Laktoz sadece memelilerin sütünde bulunan bir disakkarit olmasına rağmen, süt ve süt ürünleri pek çok gıdanın üretiminde kullanılmaktadır. Ayrıca sütten saflaştırılan laktoz, teknolojik özelliklerinden dolayı endüstriyel gıdalarda katkı maddesi olarak, ilaçlarda ise dolgu maddesi olarak sıklıkla kullanılmaktadır. Laktozun renk ve su bağlama özelliği bulunmaktadır. Ayrıca tekstür üzerine de olumlu etkileri vardır. Laktoz yaklaşık olarak glukozun yarısı, sakkarozun ise üçte biri oranında tatlılık vermektedir. Laktoz bu özelliklerinden dolayı tatlılarda, şekerlemelerde, ekmeklerde, sosis gibi işlenmiş et ürünlerinde çok kullanılmaktadır. Bunların yanında enteral beslenmede kullanılan birçok sıvı da laktoz içermektedir.

Laktozun, Batı diyetlerinde tüketilen karbonhidratların yaklaşık %6'sını oluşturduğu tahmin edilmektedir. Bazı Asya restoranları geleneksel Asya mutfaklarında kullanılan laktoz içermeyen Hindistan cevizi sütü gibi malzemelerin yerine son yıllarda süt kreması veya yoğunlaştırılmış süt kullanmaktadır. Oysa birçok laktoz intolerans hastası, süt tozu ve yoğunlaştırılmış sütün eşdeğer miktardaki sütten daha fazla laktoz içerdiğini bilmemektedir.

Benzer şekilde pek çok insan, peynir altı suyu gibi ürünlerin sütteki laktozun neredeyse tamamını içerdiğinin farkında değildir.

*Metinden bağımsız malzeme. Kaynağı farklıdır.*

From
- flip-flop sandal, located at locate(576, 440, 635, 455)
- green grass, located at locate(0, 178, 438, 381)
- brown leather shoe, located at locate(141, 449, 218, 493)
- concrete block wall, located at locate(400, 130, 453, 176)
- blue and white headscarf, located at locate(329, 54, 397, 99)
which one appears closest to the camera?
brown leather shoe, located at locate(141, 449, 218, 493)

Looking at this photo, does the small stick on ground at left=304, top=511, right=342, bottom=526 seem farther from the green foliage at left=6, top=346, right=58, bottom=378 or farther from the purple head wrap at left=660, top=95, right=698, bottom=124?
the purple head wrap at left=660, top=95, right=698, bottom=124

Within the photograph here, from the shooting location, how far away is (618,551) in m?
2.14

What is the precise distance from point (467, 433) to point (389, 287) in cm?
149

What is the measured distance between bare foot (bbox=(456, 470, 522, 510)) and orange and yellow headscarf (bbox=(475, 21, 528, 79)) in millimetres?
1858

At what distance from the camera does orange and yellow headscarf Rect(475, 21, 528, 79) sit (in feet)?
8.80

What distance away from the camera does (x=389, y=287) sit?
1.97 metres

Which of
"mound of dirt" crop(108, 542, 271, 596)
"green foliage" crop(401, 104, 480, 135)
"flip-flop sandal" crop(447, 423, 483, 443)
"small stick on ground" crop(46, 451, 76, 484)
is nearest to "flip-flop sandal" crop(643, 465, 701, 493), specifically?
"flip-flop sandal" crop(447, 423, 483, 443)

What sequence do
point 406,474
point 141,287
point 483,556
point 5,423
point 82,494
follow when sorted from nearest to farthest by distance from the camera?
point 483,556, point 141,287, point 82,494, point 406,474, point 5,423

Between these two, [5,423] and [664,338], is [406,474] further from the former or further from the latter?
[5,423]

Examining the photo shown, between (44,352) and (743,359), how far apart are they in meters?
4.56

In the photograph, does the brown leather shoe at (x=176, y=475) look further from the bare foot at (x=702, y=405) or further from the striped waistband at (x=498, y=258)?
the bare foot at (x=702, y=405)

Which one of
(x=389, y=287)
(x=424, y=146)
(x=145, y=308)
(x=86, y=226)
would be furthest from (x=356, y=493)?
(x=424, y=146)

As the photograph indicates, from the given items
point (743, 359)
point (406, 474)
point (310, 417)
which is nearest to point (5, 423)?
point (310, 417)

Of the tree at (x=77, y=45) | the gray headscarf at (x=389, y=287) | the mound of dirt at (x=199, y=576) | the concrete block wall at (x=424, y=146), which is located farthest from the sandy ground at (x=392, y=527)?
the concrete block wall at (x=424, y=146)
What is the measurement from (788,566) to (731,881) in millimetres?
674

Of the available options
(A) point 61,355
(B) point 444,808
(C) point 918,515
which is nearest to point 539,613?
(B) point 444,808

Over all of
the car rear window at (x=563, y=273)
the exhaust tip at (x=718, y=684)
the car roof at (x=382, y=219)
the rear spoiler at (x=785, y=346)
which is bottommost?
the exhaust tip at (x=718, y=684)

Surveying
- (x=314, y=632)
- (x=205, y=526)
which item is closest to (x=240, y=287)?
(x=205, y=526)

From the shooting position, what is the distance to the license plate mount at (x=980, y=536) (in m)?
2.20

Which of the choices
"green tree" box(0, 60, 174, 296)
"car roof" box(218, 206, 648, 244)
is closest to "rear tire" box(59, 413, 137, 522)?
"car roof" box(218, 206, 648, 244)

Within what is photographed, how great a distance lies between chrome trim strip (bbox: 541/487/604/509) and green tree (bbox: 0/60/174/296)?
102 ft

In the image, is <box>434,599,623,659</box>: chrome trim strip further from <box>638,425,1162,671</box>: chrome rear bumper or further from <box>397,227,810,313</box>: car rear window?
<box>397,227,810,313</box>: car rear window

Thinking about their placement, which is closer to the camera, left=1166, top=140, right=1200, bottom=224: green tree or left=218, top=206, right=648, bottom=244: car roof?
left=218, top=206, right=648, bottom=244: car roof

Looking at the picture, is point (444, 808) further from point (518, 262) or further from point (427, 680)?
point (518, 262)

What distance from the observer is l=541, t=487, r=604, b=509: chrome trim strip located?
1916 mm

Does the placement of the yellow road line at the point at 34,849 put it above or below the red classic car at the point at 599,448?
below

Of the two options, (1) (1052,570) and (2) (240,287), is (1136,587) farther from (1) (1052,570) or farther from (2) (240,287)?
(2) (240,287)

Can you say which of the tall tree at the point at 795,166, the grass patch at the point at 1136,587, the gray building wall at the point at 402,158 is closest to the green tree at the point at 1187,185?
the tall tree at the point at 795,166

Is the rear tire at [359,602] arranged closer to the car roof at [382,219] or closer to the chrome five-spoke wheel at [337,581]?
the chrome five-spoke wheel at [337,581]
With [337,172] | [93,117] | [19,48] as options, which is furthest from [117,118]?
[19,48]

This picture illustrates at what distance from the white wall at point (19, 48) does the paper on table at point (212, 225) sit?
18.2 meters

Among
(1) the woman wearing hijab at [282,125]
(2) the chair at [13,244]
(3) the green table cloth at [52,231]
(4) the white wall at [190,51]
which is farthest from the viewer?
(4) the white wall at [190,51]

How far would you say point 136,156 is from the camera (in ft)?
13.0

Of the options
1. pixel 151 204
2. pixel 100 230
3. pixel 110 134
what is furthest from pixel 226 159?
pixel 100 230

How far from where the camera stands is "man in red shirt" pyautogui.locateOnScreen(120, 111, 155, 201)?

Laktoz intolerans olan kişilere uygun bilgilendirmelerin yapılması oldukça önemlidir. Laktoza toleransı çok düşük olan kişiler, yukarıda bahsedilen gıdalar da dâhil olmak üzere, değişik miktarlarda laktoz içerebilen birçok gıda ürünü olduğunu bilmeli ve gıda ambalajlarındaki uyarıları dikkate almalıdır.

KAYNAKÇA:

Yıldırım, D., & Özen, H. (2017). Laktoz intoleransı tıbbi beslenme tedavisi olgu sunumu. Beslenme ve Diyet Dergisi, 45(3), 294-297.